DATABASE MANAGEMENT SYSTEM

LOG BASED RECOVERY

Log-based recovery is a critical mechanism in a Database Management System (DBMS) to ensure data integrity and consistency in the event of failures.

           To ensure atomicity, modifications made by an aborted transaction should not be visible in the database, while those made by a committed transaction should be. To achieve this, the user must first write stable storage information detailing the modifications, without directly altering the database.

This information will help ensure that all changes made by committed transactions are accurately reflected in the database.

  1. Transaction Log:

Every operation performed on the database is recorded in the log. Before making any modifications to the database, an updated log record is created to document the change. An update log record, represented as <Ti, Xj, V1, V2>, includes the following fields:

  • Transaction identifier: A unique identifier for the transaction that performed the write operation.
  • Data item: A unique identifier for the data item being written.
  • Old value: The value of the data item before the write operation.
  • New value: The value of the data item after the write operation.

Two main types of logs:

  • Redo Log (Forward Log): Contains information needed to redo changes made by a transaction.
  • Undo Log (Backward Log): Contains information needed to undo changes made by a transaction.
  1. Write-Ahead Logging (WAL):

This rule ensures that all modifications are logged before they are applied to the database. Specifically, it requires that:

  • Before a transaction’s changes are written to the database, the corresponding log records must be written to the log.
  • Before a transaction is considered committed, its log records must be written to a stable storage.
  1. Checkpointing:

Periodic snapshots of the database state, which help reduce the amount of log data that must be processed during recovery. During recovery, the system only needs to consider transactions that were active at the time of the last checkpoint.

Types of Log-Based Recovery

  1. Deferred Update (No-Undo/Redo) Protocol:

In this method, updates are not applied to the database until the transaction reaches its commit point.

The log must contain a record of all changes so that, in the event of a failure, the changes can be redone from the log.

  1. Immediate Update (Undo/Redo) Protocol:

Updates are applied to the database as soon as they are made, but the changes are also logged so they can be undone if necessary.

Both redo and undo information is maintained in the log. This approach allows for more immediate reflection of changes but requires more sophisticated logging and recovery mechanisms.

Recovery Procedure

  1. Analysis Phase:

Determine the state of the transactions at the time of failure. Identify which transactions were committed, which were in progress, and which were aborted.

  1. Redo Phase:

Replay the logged operations for all committed transactions to ensure that all their changes are reflected in the database.

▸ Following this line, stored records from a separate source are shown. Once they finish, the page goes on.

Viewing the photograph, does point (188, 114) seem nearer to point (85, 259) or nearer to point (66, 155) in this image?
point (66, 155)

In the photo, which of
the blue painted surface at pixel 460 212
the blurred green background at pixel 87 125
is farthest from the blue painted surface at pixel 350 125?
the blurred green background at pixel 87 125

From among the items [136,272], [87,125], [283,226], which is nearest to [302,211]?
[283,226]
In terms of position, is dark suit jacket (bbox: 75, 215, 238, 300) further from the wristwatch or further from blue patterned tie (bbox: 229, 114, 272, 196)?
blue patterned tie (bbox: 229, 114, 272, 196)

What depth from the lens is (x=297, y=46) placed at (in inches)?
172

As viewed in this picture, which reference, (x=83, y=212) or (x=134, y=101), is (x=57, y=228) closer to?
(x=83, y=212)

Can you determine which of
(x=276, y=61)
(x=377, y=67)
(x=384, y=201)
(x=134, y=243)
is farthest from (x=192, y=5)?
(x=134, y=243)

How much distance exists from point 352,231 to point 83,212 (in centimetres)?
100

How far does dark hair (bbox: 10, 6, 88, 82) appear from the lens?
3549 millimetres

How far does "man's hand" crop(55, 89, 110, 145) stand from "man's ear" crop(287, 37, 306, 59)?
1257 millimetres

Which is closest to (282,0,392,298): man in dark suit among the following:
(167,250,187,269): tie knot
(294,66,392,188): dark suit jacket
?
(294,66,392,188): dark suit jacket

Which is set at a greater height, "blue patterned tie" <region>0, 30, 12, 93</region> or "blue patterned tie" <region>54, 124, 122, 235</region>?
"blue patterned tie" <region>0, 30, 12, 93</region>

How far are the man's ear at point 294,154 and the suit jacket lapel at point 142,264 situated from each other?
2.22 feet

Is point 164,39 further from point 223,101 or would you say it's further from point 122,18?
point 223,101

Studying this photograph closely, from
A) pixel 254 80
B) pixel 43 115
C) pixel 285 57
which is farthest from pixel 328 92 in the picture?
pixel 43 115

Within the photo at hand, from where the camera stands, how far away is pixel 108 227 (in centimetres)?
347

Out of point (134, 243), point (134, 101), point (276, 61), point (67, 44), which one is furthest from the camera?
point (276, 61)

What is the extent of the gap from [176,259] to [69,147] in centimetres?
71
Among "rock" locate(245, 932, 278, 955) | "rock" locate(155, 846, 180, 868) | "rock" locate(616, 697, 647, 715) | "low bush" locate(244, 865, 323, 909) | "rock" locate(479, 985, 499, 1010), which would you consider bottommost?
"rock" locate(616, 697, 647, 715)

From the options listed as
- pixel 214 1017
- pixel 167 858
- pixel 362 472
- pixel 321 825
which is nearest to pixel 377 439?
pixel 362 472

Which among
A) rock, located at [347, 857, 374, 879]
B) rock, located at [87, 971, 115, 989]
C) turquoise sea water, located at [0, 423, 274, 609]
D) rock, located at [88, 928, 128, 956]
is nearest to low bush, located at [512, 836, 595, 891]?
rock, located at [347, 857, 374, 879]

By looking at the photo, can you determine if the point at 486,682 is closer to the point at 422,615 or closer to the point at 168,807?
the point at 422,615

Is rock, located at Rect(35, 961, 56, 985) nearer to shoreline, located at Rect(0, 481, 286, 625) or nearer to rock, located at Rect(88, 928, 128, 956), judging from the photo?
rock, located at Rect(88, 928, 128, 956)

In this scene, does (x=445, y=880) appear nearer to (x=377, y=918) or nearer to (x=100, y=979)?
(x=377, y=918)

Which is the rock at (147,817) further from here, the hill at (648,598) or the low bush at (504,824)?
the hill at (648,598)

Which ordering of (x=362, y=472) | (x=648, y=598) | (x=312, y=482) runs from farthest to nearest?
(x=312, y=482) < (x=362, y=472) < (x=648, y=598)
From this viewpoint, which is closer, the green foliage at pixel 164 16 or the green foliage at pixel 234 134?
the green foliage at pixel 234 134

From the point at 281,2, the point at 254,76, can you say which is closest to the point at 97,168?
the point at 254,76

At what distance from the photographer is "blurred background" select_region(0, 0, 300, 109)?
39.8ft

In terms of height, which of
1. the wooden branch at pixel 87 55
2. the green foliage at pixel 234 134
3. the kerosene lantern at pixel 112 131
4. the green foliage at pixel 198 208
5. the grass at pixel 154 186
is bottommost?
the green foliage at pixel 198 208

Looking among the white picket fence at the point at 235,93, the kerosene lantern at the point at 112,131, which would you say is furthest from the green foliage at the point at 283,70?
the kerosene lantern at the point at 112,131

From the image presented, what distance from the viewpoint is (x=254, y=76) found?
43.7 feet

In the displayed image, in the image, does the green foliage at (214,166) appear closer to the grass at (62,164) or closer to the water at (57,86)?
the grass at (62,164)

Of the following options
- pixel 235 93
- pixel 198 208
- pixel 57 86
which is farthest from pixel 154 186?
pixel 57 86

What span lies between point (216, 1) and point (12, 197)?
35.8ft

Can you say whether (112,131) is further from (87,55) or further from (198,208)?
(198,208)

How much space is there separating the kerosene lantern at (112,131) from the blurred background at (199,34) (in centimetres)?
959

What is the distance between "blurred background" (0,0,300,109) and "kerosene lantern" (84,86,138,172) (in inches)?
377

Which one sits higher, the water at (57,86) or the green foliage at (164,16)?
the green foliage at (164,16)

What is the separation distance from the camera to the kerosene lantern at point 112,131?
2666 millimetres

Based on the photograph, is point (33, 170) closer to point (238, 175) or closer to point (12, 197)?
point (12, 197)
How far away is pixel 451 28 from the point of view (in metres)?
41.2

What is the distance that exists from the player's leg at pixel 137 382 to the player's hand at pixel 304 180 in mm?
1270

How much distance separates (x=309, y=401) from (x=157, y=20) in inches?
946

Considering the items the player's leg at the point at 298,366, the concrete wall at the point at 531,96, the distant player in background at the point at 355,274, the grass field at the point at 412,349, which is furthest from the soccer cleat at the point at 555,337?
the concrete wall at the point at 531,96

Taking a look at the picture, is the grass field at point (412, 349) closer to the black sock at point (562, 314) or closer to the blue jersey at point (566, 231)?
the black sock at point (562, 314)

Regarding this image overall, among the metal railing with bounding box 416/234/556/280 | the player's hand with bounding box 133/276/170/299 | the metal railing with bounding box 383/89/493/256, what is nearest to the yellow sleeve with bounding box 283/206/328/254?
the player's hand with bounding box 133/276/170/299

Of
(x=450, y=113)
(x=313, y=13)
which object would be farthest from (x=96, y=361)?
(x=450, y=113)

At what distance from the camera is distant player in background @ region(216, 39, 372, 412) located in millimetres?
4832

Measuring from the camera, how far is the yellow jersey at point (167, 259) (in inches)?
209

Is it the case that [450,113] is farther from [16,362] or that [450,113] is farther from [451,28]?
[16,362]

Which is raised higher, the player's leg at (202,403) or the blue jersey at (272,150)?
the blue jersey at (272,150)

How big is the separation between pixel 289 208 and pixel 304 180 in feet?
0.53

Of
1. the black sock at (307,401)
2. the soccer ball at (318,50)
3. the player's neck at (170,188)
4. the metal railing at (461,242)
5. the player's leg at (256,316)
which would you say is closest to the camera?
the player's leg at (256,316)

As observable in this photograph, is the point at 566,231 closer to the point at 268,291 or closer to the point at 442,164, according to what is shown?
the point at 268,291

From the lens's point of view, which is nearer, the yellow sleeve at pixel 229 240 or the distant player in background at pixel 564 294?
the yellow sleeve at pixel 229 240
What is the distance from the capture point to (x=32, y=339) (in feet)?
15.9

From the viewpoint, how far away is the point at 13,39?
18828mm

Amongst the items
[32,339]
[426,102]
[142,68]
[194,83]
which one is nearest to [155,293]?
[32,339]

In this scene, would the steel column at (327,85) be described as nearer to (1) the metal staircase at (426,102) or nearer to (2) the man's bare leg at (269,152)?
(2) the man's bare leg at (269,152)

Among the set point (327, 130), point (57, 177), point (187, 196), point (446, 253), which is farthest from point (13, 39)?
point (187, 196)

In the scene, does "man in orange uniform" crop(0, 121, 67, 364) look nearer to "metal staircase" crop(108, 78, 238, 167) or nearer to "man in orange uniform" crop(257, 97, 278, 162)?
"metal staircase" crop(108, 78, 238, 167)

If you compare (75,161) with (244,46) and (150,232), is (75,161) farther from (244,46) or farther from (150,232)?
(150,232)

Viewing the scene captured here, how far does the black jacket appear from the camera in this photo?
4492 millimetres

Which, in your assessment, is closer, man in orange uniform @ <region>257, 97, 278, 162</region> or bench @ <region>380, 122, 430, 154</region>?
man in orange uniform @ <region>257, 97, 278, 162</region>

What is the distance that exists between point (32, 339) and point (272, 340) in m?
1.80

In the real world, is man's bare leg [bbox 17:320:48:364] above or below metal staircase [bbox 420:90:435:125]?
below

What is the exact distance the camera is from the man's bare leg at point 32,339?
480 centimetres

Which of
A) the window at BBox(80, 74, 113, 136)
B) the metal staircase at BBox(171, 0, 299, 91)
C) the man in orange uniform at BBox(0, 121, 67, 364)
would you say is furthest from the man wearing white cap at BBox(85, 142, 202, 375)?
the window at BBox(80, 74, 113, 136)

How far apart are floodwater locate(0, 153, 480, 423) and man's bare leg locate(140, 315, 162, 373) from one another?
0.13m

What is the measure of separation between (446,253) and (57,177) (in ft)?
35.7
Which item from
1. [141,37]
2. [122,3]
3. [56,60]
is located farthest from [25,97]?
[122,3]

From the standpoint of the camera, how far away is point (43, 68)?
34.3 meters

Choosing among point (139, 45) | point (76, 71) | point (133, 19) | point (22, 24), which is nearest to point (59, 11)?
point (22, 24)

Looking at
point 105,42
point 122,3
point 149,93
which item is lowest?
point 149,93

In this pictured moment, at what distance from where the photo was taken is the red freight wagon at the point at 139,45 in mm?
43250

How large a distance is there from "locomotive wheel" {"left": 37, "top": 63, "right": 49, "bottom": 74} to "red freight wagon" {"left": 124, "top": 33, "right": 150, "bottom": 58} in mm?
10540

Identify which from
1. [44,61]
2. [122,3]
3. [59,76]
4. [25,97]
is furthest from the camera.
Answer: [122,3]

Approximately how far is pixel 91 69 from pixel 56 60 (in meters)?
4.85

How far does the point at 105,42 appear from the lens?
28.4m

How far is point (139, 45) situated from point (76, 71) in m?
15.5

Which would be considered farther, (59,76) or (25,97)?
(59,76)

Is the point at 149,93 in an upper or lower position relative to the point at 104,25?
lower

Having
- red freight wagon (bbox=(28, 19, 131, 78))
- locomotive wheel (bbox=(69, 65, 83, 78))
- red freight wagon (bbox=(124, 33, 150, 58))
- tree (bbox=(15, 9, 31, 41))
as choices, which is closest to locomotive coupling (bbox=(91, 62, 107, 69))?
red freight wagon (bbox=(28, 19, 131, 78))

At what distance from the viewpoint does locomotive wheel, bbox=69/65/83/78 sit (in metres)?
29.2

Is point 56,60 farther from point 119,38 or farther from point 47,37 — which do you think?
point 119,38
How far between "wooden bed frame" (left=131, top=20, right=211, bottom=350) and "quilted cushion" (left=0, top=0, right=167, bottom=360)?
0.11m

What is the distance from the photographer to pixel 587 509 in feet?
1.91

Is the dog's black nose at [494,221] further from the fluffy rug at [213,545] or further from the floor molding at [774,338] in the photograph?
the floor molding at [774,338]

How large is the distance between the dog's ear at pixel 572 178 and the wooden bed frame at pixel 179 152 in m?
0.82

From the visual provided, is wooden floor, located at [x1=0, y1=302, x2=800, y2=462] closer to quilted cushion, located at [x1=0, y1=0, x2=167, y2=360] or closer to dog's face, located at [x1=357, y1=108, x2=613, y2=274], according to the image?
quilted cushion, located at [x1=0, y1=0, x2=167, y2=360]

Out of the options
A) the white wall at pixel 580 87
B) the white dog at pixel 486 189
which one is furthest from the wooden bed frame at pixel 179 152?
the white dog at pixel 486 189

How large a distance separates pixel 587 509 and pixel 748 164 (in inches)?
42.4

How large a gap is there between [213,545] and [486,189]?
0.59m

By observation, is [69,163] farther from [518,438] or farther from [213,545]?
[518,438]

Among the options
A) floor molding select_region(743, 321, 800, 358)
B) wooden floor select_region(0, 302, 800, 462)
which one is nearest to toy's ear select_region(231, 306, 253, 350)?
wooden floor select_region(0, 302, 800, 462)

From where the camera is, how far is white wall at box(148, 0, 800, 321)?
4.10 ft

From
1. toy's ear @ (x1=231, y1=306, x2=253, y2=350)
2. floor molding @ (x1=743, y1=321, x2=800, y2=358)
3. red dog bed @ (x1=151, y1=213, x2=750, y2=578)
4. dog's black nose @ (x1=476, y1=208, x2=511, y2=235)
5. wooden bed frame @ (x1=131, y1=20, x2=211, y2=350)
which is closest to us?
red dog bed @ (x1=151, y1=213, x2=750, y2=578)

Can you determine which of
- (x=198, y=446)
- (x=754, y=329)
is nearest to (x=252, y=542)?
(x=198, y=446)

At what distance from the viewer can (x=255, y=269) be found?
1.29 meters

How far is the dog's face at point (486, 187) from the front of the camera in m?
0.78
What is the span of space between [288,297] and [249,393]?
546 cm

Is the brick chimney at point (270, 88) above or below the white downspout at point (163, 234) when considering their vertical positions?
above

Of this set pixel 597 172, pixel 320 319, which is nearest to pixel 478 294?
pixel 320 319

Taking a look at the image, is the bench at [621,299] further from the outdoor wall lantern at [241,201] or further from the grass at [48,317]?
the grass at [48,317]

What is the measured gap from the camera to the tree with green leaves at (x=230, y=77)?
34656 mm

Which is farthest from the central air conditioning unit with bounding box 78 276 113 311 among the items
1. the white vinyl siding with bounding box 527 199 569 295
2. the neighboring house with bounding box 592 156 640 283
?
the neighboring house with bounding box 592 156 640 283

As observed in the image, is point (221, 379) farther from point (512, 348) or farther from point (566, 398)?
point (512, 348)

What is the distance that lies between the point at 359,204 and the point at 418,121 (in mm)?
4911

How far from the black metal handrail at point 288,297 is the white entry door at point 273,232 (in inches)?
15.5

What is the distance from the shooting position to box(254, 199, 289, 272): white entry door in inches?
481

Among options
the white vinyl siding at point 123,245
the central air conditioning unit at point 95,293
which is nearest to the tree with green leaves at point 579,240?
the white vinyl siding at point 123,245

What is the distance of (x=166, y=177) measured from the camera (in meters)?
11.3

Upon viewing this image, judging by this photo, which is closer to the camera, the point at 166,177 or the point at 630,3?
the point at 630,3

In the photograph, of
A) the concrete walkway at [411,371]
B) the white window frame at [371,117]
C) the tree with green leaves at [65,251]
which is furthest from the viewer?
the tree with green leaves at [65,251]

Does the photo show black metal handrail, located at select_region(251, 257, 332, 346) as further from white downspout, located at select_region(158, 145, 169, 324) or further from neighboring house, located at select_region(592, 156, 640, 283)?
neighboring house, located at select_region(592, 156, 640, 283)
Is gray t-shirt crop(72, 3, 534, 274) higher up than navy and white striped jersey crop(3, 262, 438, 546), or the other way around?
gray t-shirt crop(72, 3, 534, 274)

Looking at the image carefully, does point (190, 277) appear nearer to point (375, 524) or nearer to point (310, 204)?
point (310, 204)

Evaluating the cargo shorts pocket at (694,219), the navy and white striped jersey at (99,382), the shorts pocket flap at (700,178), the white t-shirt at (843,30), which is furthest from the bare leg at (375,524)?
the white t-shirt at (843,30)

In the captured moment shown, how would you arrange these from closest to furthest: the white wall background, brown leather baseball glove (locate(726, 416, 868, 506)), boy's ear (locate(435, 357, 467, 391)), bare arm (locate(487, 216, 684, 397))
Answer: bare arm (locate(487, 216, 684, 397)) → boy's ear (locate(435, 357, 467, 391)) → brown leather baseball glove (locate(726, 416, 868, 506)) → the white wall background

The redo operation starts from the last checkpoint and applies all the redo log entries to the database.

  1. Undo Phase:

Reverse the changes of all transactions that were active at the time of the failure but did not commit.

The undo operation involves reading the undo log entries and restoring the database to the state before those transactions began.

Example

Consider a transaction T1 that modifies a data item X from value 10 to 20. The log entries might look like this:

  • start_transaction T1
  • write_item T1, X, old_value: 10, new_value: 20
  • commit T1

In the event of a failure, the recovery process would:

  • Analyze the log to identify that T1 was committed.
  • Redo the change to ensure that X = 20 is applied to the database, since T1 committed.
  • No undo is necessary for committed transactions, but if there were any uncommitted transactions at the time of failure, their changes would be undone.

Advantages of Log-Based Recovery

  • Data Integrity: Ensures that the database can be restored to a consistent state even after failures.
  • Efficiency: Reduces the amount of work needed for recovery by focusing on changes since the last checkpoint.
  • Concurrency: Allows for multiple transactions to be processed concurrently while maintaining data consistency.